O QUE FAZER:
[a] Resuma em duas frases o trecho sobre Stanislávski.
[b] De acordo com o trecho sobre Stanislávski, em que instituição ocorreram os últimos experimentos dele com os atores mencionados?

Alguns dos atores que trabalharam com Stanislávski em seus últimos experimentos junto ao Estúdio de Ópera do Teatro Bolshói deixaram depoimentos esclarecedores sobre os procedimentos de trabalho dos últimos anos de vida de Stanislávski, nos quais consolida seu trabalho dedicado à transmissão da “vida do espírito humano” (STANISLAVSKI, 1989, p. 538). A maioria desses depoimentos versa sobre a convivência artística com o mestre, exemplificando, descrevendo os procedimentos de Stanislávski, mostrando sua capacidade de conduzir o ator a buscar a partir de si todos os recursos necessários para uma atuação convincente, ao mesmo tempo que vai adaptando os procedimentos à sua própria realidade. Dentre eles é preciso destacar Evgueni Vakhtângov (1833-1922), Vassili Toporkov (1889-1970), Nikolai Gorchakov (1898-1958), Maria Knébel (1898– 1985) e Gueorgui Tosvtonógov (1913-1988), todos partícipes do pensamento do diretor-pedagogo russo e que, depois de sua morte, seguiram experimentando a partir de suas últimas postulações sobre o sistema, e deram continuidade às pesquisas iniciadas por ele, agregando à obra de Stanislávski as contribuições de suas próprias pesquisas pessoais como atores e diretores. Por certo houve outros alunos de Stanislávski que também deixaram depoimentos sobre o mestre ou que também publicaram livros com os resultados de suas pesquisas apoiadas em seu pensamento artístico. Contudo, limito-me aos citados anteriormente por fazerem referência, sobretudo à última fase de suas pesquisas, pois, como lembra Jerzy Grotowski (1933-1999), para cada fase atribuída ao trabalho de Stanislávski há um discípulo em particular e que se prendeu àquela fase particular. Stanislávski estava sempre fazendo experiências e não deixou “receitas”, mas sim sugeriu os meios pelos quais o ator poderia descobrir a si, e nisto “reside o essencial” (STANISLAVSKI ,1989, p.178).

DADOS APRESENTADOS:
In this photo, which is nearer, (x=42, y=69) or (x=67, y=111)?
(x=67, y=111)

RESPOSTAS ÀS TAREFAS:
[a] Atores que trabalharam com Stanislávski em seus últimos experimentos no Estúdio de Ópera do Teatro Bolshói deixaram depoimentos sobre seus procedimentos de trabalho, e entre eles destacam-se discípulos que, após a morte do mestre, deram continuidade às pesquisas por ele iniciadas. O texto restringe-se a esses nomes por se referirem sobretudo à última fase dessas pesquisas, lembrando que Stanislávski não deixou "receitas", mas sugeriu os meios pelos quais o ator poderia descobrir a si.

[b] No Estúdio de Ópera do Teatro Bolshói.